***** Task data *****

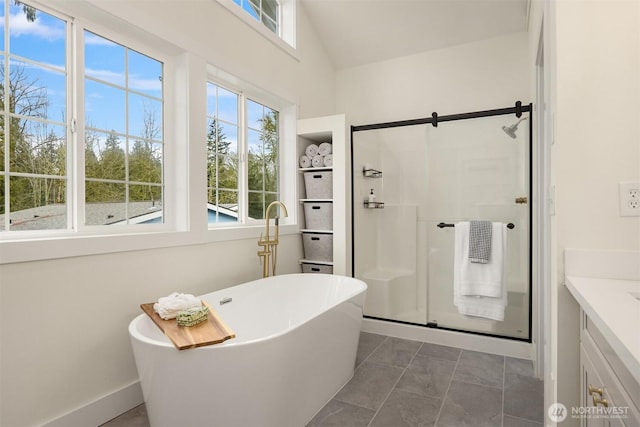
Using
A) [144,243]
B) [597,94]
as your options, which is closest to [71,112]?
[144,243]

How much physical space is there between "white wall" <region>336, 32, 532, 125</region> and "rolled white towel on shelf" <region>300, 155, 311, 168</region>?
919 millimetres

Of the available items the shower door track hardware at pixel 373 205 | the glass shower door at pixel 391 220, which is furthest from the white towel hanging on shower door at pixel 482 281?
the shower door track hardware at pixel 373 205

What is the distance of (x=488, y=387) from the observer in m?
2.33

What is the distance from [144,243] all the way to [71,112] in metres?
0.80

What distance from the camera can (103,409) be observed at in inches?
75.8

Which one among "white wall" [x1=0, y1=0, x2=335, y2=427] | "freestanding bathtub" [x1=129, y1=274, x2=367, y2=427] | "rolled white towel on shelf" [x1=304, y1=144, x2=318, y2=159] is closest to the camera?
"freestanding bathtub" [x1=129, y1=274, x2=367, y2=427]

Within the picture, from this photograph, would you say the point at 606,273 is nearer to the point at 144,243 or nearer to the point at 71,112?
the point at 144,243

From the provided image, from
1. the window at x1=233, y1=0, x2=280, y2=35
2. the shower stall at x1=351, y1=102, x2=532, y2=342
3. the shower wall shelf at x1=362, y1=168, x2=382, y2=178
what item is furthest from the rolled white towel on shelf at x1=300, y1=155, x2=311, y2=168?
the window at x1=233, y1=0, x2=280, y2=35

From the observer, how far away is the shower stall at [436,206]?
2.97 m

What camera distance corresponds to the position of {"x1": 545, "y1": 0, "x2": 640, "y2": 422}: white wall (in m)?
1.17

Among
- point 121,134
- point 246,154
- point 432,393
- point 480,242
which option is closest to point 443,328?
point 480,242

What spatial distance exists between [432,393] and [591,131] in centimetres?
177

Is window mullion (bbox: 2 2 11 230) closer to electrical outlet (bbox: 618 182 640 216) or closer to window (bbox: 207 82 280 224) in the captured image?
window (bbox: 207 82 280 224)

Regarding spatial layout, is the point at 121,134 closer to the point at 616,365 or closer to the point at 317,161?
the point at 317,161
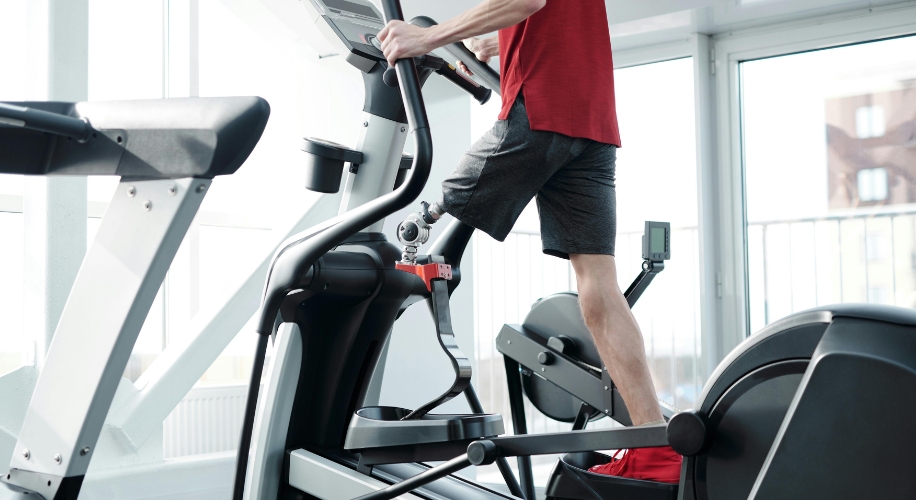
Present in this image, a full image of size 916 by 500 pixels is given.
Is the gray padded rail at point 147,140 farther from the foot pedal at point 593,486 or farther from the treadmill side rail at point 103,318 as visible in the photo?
the foot pedal at point 593,486

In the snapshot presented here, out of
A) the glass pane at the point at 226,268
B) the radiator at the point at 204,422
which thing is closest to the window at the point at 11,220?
the radiator at the point at 204,422

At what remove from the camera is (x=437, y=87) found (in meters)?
3.47

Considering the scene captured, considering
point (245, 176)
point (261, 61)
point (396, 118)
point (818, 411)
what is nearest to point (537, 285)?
point (245, 176)

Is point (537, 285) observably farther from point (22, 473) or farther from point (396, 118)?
point (22, 473)

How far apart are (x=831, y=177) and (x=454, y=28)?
239 cm

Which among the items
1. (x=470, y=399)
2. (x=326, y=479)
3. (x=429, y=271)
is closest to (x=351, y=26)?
(x=429, y=271)

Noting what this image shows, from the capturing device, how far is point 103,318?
107 cm

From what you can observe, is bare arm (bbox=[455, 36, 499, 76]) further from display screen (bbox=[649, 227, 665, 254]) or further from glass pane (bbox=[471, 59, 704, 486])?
glass pane (bbox=[471, 59, 704, 486])

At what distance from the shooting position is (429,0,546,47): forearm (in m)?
1.59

*****

Work to complete »
Rewrite the records from the line containing "Considering the scene captured, considering" through the end of the records, replacing "capturing device" with "camera" and leaving everything else unchanged.

Complete answer »
Considering the scene captured, considering
point (245, 176)
point (261, 61)
point (396, 118)
point (818, 411)
what is nearest to point (537, 285)?
point (245, 176)

Is point (537, 285) observably farther from point (22, 473) or farther from point (396, 118)?
point (22, 473)

How far apart are (x=831, y=177) and (x=454, y=28)?
239 cm

Which among the items
1. (x=470, y=399)
2. (x=326, y=479)
3. (x=429, y=271)
is closest to (x=351, y=26)?
(x=429, y=271)

Noting what this image shows, from the camera, how far is point 103,318?
107 cm

From what you can observe, is bare arm (bbox=[455, 36, 499, 76]) further from display screen (bbox=[649, 227, 665, 254]) or further from glass pane (bbox=[471, 59, 704, 486])?
glass pane (bbox=[471, 59, 704, 486])

At what distance from the shooting position is (429,0,546,47): forearm (in m)?
1.59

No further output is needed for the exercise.